By Atlas Editorial Team
24 March 2026 • Barellan, NSW, Australia
The Long Chain of Strength
In the heart of the Riverina, under a pale Australian sun that bleaches both sky and spirit, sixty-two heavy horses were harnessed to a single waggon. Not wagon—but waggon, spelled as the pioneers once did, with a double consonant that clings to the age of timber, rope, and toil. The old spelling survives among those who refuse to let the dust of modernity erase the dignity of their labour.
At the Good Old Days Festival in Barellan, New South Wales, the Barellan Working Clydesdales Incorporated assembled a sight unseen in the modern world: fifteen spans of four horses abreast, with two in the shafts — a living chain of 62 giants stretching seventy-six meters from the leaders to the drivers. Five hundred meters of chain bound them together, not in captivity but in purpose.
A Waggon Built for the Weight of History
The Bennett tabletop wool waggon, built generations ago by James and George Bennett of St Mary’s, NSW, and now owned by Ian Dahlenburg of Murramai, creaked beneath its monumental load: 32 bales of Merino wool, each weighing 200 kg, supplied by the Flagg family of Moobooldool. Together, waggon and cargo weighed 10,200 kg — a testament not to machinery, but to endurance.
The horses came from across the plains — contributed by Aleks Berzins, Bruce Bandy, Steve Johnson, Jason Gavenlock, Allison Prentice, and Heather McFarlane. Their breeds read like a litany of strength: Australian Draught, Clydesdale, Suffolk Punch, Percheron, and Shire. At the front strode the leaders — Hank, Lady, Digger, and Margaret — who obeyed not the whip but the human voice, guided across two full laps of the 800-metre trotting track at the Barellan Showgrounds.
A Living Contract Between Man and Animal
At the waggon’s helm stood Aleks Berzins, Bruce Bandy, and Steve Johnson, the drivers who trusted voice over rope; Shane Carroll manned the brake, bearing the weight of ten tonnes of motion. Around them drifted the red dust — the very dust that once fed the lungs of pioneers hauling grain and wool before the arrival of steel and fuel.
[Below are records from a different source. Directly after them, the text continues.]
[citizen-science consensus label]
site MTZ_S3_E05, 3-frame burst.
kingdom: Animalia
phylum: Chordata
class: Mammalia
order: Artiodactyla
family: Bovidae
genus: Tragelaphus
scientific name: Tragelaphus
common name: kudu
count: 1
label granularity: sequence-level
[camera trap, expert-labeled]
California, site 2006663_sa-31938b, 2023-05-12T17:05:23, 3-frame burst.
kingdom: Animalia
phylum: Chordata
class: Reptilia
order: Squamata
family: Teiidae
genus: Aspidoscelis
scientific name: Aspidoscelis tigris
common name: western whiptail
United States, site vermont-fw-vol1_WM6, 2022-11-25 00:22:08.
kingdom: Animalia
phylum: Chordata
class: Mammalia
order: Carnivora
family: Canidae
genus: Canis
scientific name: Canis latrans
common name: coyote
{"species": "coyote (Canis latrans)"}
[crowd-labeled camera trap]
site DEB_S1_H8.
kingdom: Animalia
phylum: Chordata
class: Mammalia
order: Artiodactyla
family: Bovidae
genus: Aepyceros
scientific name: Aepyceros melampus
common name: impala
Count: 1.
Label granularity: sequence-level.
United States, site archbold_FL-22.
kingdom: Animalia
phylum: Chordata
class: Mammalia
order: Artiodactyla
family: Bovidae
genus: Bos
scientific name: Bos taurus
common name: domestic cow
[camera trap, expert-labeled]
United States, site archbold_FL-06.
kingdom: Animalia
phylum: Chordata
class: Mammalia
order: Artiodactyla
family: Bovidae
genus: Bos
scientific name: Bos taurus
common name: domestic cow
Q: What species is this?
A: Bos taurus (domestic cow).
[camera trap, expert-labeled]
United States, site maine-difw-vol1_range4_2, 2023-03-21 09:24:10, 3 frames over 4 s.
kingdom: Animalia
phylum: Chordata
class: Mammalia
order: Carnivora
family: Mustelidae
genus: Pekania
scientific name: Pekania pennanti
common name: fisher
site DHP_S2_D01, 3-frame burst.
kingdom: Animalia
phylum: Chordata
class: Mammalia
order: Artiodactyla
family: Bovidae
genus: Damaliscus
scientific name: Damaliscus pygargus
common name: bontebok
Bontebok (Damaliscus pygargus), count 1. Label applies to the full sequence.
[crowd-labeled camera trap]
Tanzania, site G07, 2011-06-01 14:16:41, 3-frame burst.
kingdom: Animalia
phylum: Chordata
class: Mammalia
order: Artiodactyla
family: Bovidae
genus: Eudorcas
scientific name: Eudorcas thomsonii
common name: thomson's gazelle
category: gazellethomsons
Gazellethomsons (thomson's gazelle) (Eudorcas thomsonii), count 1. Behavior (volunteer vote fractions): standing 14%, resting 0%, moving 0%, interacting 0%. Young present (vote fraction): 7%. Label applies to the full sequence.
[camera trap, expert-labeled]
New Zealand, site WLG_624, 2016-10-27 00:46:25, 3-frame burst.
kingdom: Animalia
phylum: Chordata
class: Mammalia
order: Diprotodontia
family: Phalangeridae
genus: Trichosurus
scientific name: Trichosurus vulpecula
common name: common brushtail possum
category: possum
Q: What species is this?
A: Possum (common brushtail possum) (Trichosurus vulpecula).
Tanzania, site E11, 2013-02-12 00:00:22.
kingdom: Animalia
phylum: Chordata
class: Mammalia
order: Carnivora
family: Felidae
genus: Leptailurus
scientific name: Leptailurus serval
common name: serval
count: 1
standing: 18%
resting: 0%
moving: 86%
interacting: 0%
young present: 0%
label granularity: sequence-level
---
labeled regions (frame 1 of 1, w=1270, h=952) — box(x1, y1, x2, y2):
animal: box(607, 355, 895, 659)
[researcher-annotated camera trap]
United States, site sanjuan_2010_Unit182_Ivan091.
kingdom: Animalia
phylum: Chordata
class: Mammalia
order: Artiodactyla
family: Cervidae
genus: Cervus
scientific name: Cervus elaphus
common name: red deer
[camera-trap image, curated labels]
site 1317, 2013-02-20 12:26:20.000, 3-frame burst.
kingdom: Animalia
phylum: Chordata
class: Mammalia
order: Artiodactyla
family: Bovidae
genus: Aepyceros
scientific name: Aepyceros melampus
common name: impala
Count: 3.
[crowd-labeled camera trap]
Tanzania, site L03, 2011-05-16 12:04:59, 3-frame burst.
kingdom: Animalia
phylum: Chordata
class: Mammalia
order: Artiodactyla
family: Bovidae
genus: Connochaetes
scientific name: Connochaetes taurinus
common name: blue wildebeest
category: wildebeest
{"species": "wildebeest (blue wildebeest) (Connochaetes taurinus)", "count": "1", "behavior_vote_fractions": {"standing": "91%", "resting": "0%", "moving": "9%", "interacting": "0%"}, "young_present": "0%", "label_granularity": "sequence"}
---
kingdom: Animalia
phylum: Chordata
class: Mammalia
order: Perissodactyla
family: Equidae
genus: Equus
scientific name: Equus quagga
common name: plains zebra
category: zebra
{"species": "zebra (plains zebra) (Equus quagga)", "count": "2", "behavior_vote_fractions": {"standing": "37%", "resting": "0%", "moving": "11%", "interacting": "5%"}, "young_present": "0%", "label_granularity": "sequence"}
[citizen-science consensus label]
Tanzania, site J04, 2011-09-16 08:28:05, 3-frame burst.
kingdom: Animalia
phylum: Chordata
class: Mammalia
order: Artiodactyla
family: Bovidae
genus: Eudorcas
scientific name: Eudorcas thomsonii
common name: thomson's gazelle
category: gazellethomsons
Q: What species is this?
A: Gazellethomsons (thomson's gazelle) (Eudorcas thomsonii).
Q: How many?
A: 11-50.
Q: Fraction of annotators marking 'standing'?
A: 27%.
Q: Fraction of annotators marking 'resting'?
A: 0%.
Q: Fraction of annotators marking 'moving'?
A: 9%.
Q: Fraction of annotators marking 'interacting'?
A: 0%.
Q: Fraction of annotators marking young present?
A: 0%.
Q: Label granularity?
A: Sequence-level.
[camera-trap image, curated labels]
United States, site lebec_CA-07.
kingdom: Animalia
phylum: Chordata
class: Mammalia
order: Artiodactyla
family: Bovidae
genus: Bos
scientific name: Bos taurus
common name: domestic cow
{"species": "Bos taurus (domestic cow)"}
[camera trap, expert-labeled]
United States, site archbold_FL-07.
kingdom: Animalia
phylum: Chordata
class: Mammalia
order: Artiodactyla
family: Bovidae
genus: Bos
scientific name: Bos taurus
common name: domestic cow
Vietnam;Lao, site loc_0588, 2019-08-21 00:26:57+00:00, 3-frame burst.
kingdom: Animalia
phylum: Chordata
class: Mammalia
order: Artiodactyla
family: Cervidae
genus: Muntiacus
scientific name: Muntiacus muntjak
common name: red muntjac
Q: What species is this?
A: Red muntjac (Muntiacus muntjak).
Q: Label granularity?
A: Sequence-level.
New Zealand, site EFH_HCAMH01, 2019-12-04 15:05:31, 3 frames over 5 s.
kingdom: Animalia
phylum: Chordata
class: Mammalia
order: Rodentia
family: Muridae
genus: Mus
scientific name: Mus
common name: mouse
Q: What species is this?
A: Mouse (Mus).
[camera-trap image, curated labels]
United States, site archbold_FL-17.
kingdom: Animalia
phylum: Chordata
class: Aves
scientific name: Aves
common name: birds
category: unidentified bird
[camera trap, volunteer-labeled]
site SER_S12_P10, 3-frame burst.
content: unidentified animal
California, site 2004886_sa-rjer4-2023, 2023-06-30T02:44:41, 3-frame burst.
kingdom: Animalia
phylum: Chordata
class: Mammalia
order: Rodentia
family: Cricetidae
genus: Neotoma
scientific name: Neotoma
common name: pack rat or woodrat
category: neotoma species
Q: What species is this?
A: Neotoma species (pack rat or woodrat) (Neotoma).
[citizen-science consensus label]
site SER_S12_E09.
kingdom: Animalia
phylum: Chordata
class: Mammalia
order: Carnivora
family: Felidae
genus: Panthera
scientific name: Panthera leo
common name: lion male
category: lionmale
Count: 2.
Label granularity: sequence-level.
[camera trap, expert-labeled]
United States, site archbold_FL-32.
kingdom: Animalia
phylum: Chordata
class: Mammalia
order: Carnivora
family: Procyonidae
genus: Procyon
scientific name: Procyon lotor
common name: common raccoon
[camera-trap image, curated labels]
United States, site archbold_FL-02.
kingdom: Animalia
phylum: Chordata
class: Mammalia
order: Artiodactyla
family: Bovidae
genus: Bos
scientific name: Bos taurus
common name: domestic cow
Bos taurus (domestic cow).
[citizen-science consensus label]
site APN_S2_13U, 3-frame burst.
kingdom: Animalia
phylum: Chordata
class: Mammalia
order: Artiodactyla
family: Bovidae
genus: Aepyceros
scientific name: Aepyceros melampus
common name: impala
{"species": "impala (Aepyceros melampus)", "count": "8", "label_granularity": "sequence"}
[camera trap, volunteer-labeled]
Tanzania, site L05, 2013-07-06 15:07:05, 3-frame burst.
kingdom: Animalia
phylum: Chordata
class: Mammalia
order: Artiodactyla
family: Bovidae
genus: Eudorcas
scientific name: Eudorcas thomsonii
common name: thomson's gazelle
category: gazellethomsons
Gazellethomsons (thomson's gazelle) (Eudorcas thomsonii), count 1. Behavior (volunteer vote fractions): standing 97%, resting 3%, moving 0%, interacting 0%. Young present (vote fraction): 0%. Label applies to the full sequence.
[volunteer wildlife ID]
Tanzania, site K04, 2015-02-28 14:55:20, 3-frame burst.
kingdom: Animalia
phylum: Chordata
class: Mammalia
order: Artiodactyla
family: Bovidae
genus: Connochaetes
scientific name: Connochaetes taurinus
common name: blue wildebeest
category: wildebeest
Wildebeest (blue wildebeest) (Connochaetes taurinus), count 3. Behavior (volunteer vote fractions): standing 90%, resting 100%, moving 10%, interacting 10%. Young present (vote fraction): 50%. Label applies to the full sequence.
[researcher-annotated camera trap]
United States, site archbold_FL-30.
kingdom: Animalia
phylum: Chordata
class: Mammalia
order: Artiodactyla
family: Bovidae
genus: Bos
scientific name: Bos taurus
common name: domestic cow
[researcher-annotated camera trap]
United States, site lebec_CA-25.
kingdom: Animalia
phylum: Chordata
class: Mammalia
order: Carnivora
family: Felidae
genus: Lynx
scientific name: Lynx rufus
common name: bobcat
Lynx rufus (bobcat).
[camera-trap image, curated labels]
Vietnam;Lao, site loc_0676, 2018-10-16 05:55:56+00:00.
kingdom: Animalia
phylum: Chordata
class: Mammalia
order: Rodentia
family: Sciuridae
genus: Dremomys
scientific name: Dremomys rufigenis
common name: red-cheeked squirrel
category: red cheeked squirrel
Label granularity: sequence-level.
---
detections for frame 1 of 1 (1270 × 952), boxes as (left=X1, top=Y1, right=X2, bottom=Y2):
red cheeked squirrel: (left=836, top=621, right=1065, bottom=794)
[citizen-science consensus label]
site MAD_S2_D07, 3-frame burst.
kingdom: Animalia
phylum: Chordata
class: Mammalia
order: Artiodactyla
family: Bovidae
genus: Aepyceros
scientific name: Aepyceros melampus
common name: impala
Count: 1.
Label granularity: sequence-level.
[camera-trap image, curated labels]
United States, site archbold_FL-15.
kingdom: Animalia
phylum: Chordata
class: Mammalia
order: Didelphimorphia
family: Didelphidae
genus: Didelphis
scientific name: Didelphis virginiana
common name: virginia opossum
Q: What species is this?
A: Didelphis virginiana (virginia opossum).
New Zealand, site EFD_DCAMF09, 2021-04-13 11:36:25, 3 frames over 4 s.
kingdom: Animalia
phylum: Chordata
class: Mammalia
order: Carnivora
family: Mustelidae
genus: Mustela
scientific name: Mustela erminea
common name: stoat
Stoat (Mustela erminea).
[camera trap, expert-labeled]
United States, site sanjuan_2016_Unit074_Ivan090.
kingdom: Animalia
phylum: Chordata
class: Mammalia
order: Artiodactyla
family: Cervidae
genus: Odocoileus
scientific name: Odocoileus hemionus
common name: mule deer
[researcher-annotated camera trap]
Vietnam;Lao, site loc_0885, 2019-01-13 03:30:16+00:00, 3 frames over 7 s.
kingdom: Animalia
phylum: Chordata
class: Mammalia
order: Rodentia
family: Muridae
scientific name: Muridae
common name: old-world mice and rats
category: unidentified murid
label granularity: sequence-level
In our century of screens and simulation, this scene borders on the primeval. There were no engines, no algorithms — only the dialogue between creature and man, the chorus of hooves and chain in perfect unison. The crowd, thousands strong, stood in reverent awe. They were not witnessing sport, but ceremony — the re-enactment of the contract upon which Australia was built: that toil and trust, bound together, can move even mountains.
For Atlas World Records, this is more than a numerical triumph. It is a monument of heritage, an elegy to cooperation in an age of isolation.
The record now stands in time:
Largest Team of Heavy Horses Hitched to Pull a laden (Bennett) wool Waggon — 62 Horses, Barellan, New South Wales, Australia, October 4–5, 2025 Verified by Atlas World Records
The dust has settled, the horses rest, and the voices of their drivers fade into the heat shimmer of the plains. But somewhere, in the silence between hoofbeats, the land remembers — and whispers back that for a moment, we were magnificent.